[Tmrg] Now, where were we...?

krasnoj at gmx.at (Stefan Hirschmann) Thu, 19 November 2009 20:05 UTC

From: krasnoj at gmx.at (Stefan Hirschmann)
Date: Thu, 19 Nov 2009 21:05:22 +0100
Subject: [Tmrg] Now, where were we...?
In-Reply-To: <BE0E1358-7C27-46A8-AF1E-D8D7CC834A52@ifi.uio.no>
References: <BE0E1358-7C27-46A8-AF1E-D8D7CC834A52@ifi.uio.no>
Message-ID: <4B05A502.4050402@gmx.at>

Michael Welzl wrote:
> Hi,
> 
> This prompts me to ask a question that I've been pondering
> ever since a hallway conversation that I had with Stanislav
> Shalunov at the Stockholm IETF:
> 
> 
>> 2. How reliable are implicit congestion indicators?  The prevailing
>> wisdom in the IETF seems to be that "ECN=loss = congestion, delay =
>> noise, nothing else is useful for congestion control".  What criteria
>> would "delay" have to satisfy in order to be a useful indicator of
>> congestion?  Should we listen to the average delay, the frequency with
>> which delay exceeds a threshold, or the jitter?
> 
> Can delay ever be worse as a congestion indicator than
> loss is?

Yes. It can be wrong in two ways:


If there is physical corruption and data link repeating of the signals, 
any correlation between congestion and delay is just random.
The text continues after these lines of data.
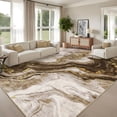 thumbnail image 1 of FairOnly 9'x12'Camel Modern Abstract Non Slip Indoor Area Rug Machine Washable Stain Resistant Floor Cover for Bedroom Kitchen Dining Room, 1 of 7
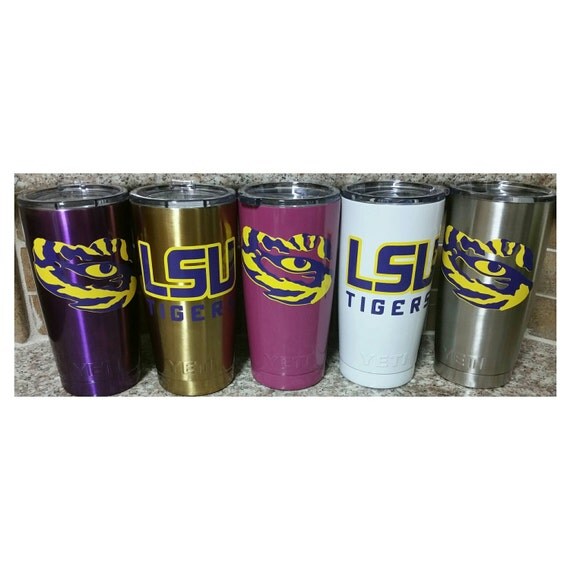 YETI Authentic LSU Tigers Louisiana Yeti Cup 20oz Rambler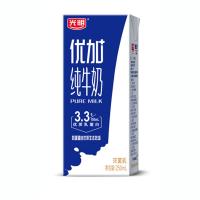 光明纯牛奶 优加礼盒装250ml*12盒全脂牛奶整箱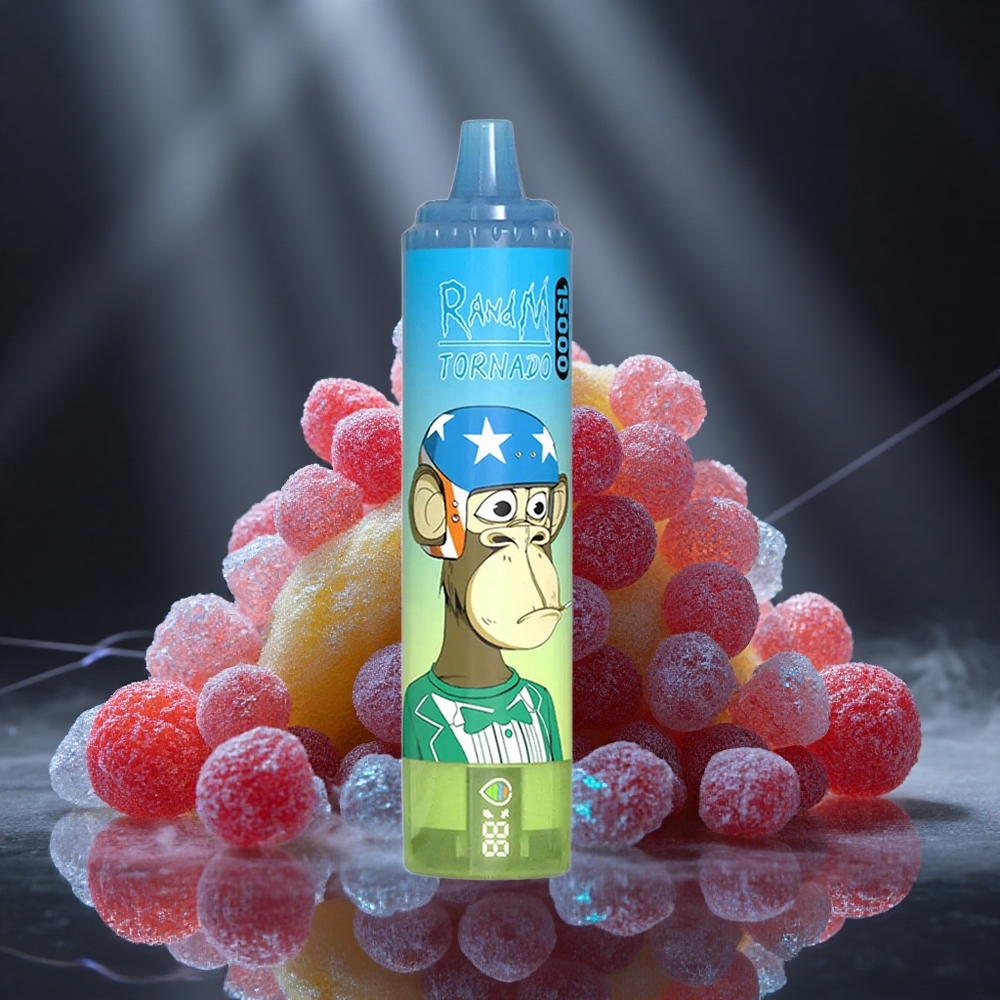 RandM Fumot Tornado 15000 Puffs Gummy Bear 25ml Mesh Coil Canada vape wholesale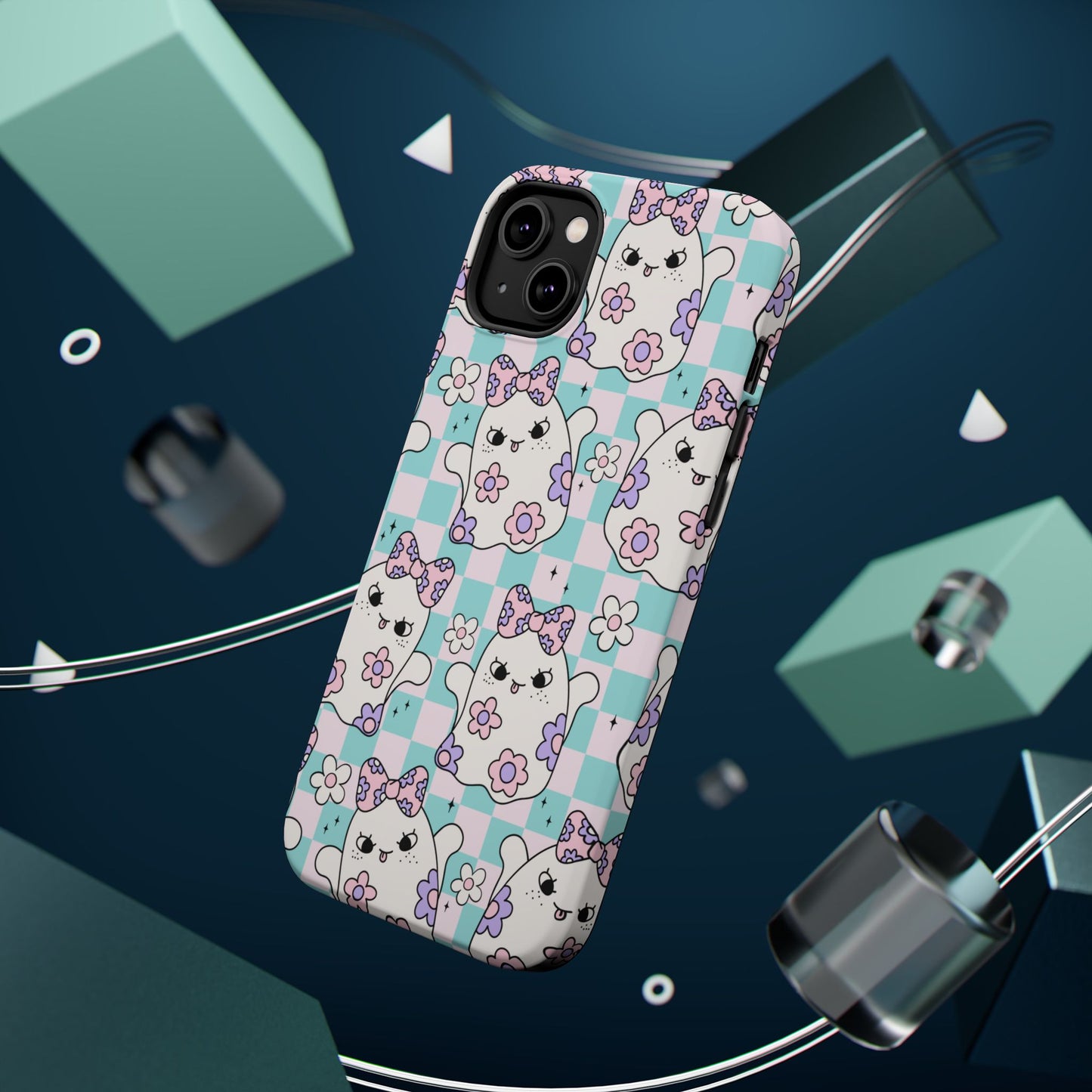 Adorable Ghost Pattern Magnetic Phone Case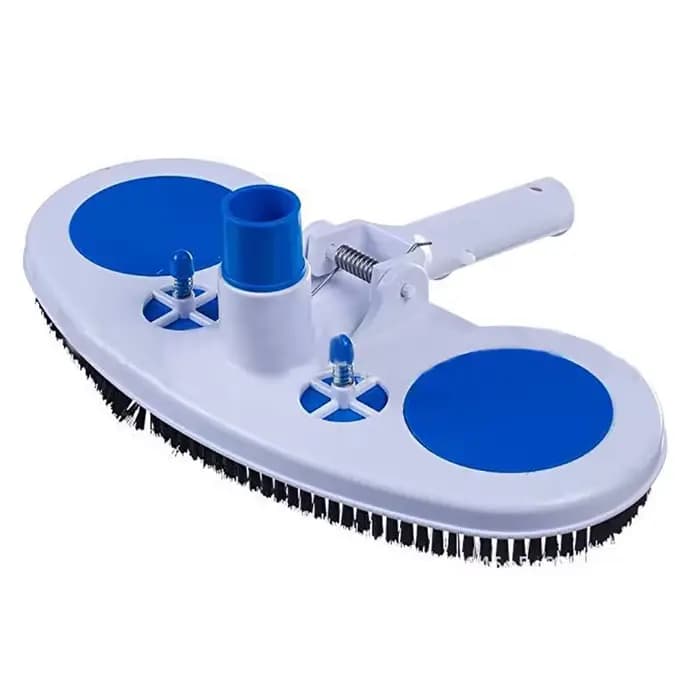 Tête d'aspirateur de piscine, nettoyeur de brosse, demi-lune, flexible, incurvée, aspiration, livres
Error 1: There data link retransmissions (due to physical corruption / 
checksum errors) are increasing and the delay increases. Reality: Same 
state of congestion, but assumption that congestion increased.
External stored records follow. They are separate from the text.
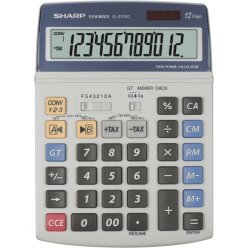 Sharp EL2125C calculator Desktop Financial Black, Blue, Grey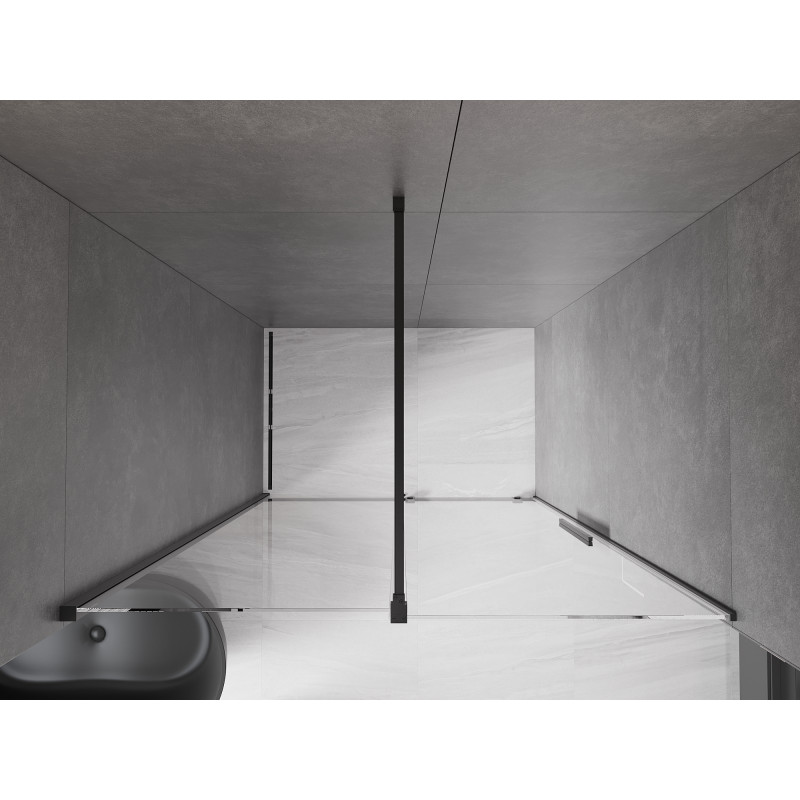 Mexen Velar porte de douche coulissante 140 cm, transparentes, noires - 871-140-000-01-70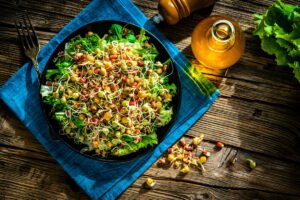 Sprout vegetable chaat Ingredients Needed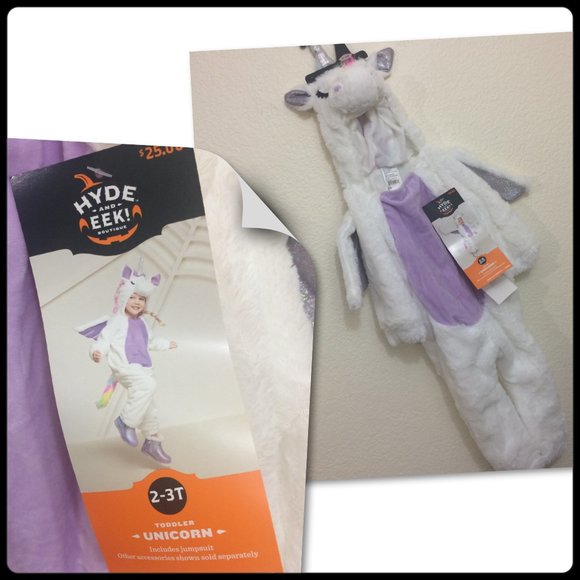 Hyde and Eek Boutique Other - Halloween Costume Unicorn Toddler 2-3T Jumpsuit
Error 2: There are less data link retransmissions (compared to beginning 
of connection). This leads to the wrong assumption that the congestion 
(the queue delay) is also less.

In my opinion, delay should only be considered as limiting factor, but 
never as increasing factor: cwnd = min( f(delay), g(loss) ).



Another bad effect is due to the burstiness of TCP:
If a queue of a bottleneck is empty and a traffic burst arrives, the 
first packet of the burst have less RTT than the last packets of the 
burst (first packet is transported immediately, the other packets have 
an increasing queuing delay). A delay based approach can already lead to 
reduction of cwnd even if cwnd = 10% BDP.


Cheers,
Stefan